» **EXERCISE REQUIREMENTS**: Leave the pictures out and reproduce, exactly, the lines from the one with "lonely house wives" through the end of the entries below.

Brief descriptive captions:
*** Block opens ***

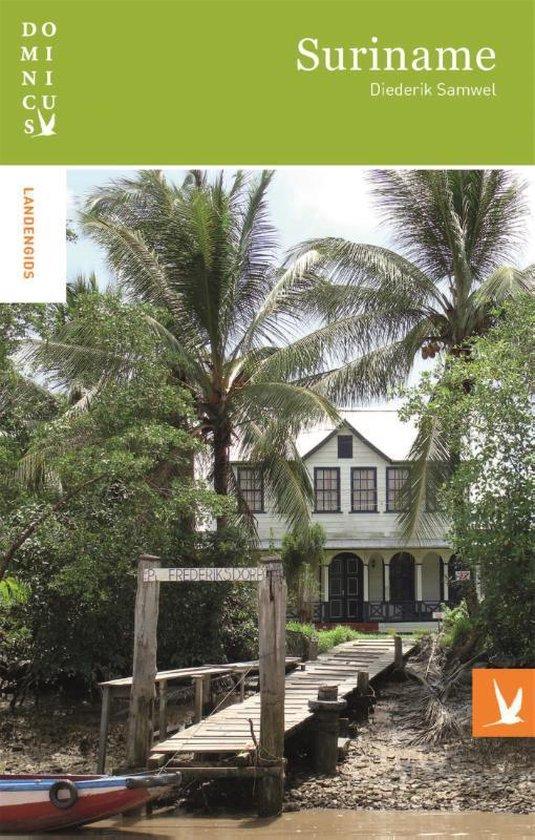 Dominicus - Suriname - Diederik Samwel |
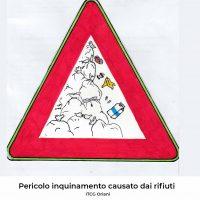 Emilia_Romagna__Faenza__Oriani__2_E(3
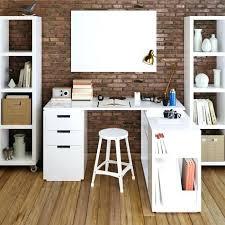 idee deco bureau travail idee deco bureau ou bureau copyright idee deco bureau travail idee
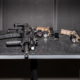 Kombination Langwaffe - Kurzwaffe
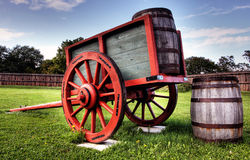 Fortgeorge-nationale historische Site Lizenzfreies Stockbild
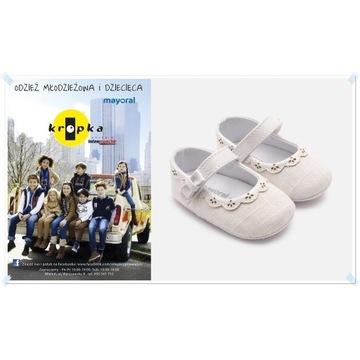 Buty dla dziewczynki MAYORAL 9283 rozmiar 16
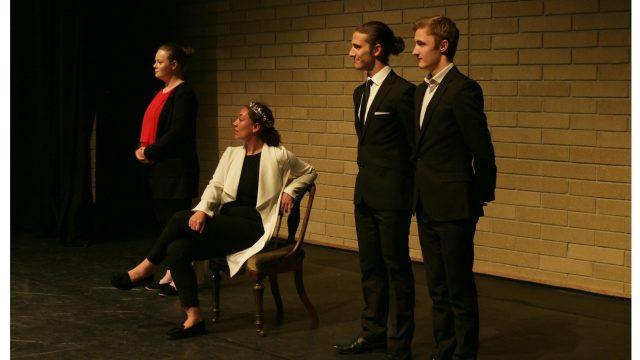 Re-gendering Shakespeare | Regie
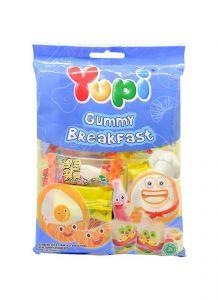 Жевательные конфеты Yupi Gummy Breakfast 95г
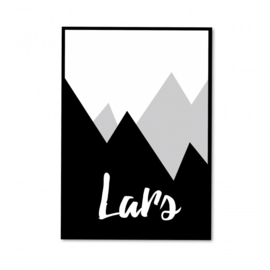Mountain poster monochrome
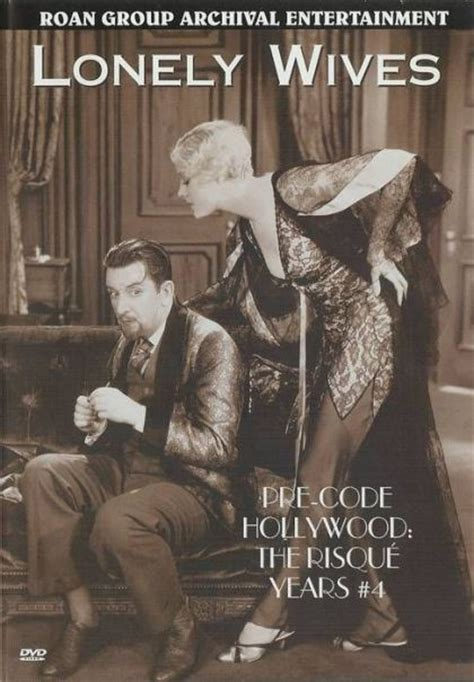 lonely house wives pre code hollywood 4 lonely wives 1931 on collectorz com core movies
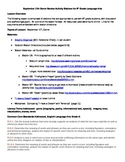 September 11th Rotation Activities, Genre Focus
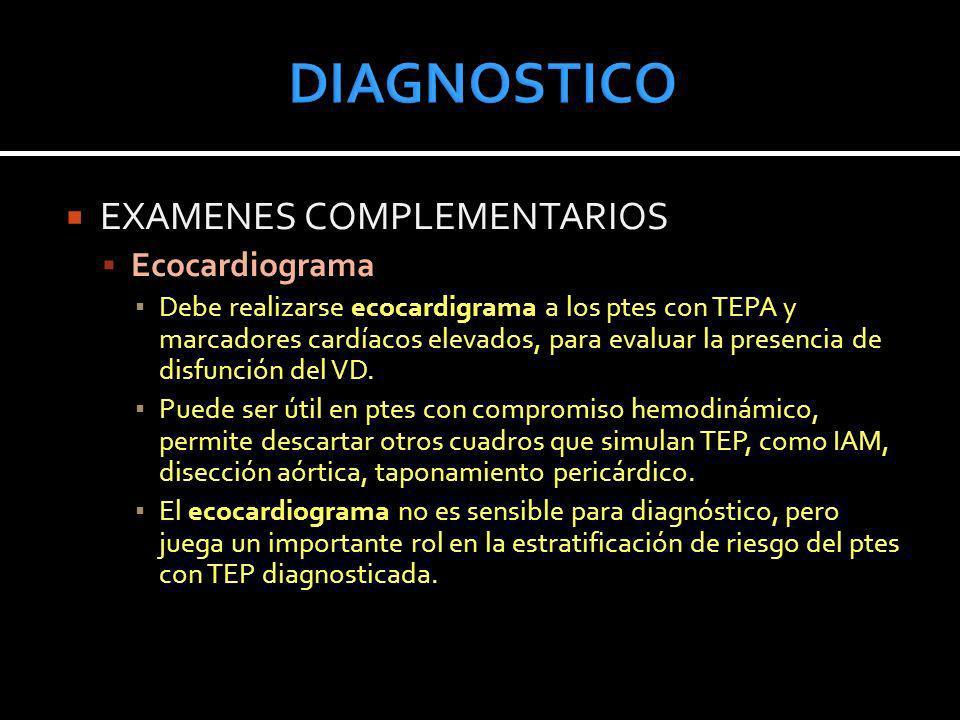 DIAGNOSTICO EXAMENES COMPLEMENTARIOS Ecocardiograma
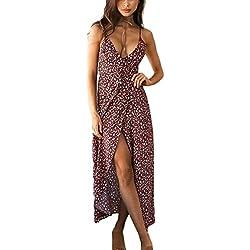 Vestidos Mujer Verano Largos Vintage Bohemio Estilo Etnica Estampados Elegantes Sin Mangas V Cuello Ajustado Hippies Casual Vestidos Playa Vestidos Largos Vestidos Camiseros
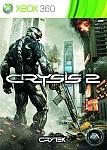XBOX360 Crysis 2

*** Block closes ***

» **ANSWER TO THIS PROBLEM**:
 lonely house wives pre code hollywood 4 lonely wives 1931 on collectorz com core movies
 September 11th Rotation Activities, Genre Focus
 DIAGNOSTICO EXAMENES COMPLEMENTARIOS Ecocardiograma
 Vestidos Mujer Verano Largos Vintage Bohemio Estilo Etnica Estampados Elegantes Sin Mangas V Cuello Ajustado Hippies Casual Vestidos Playa Vestidos Largos Vestidos Camiseros
XBOX360 Crysis 2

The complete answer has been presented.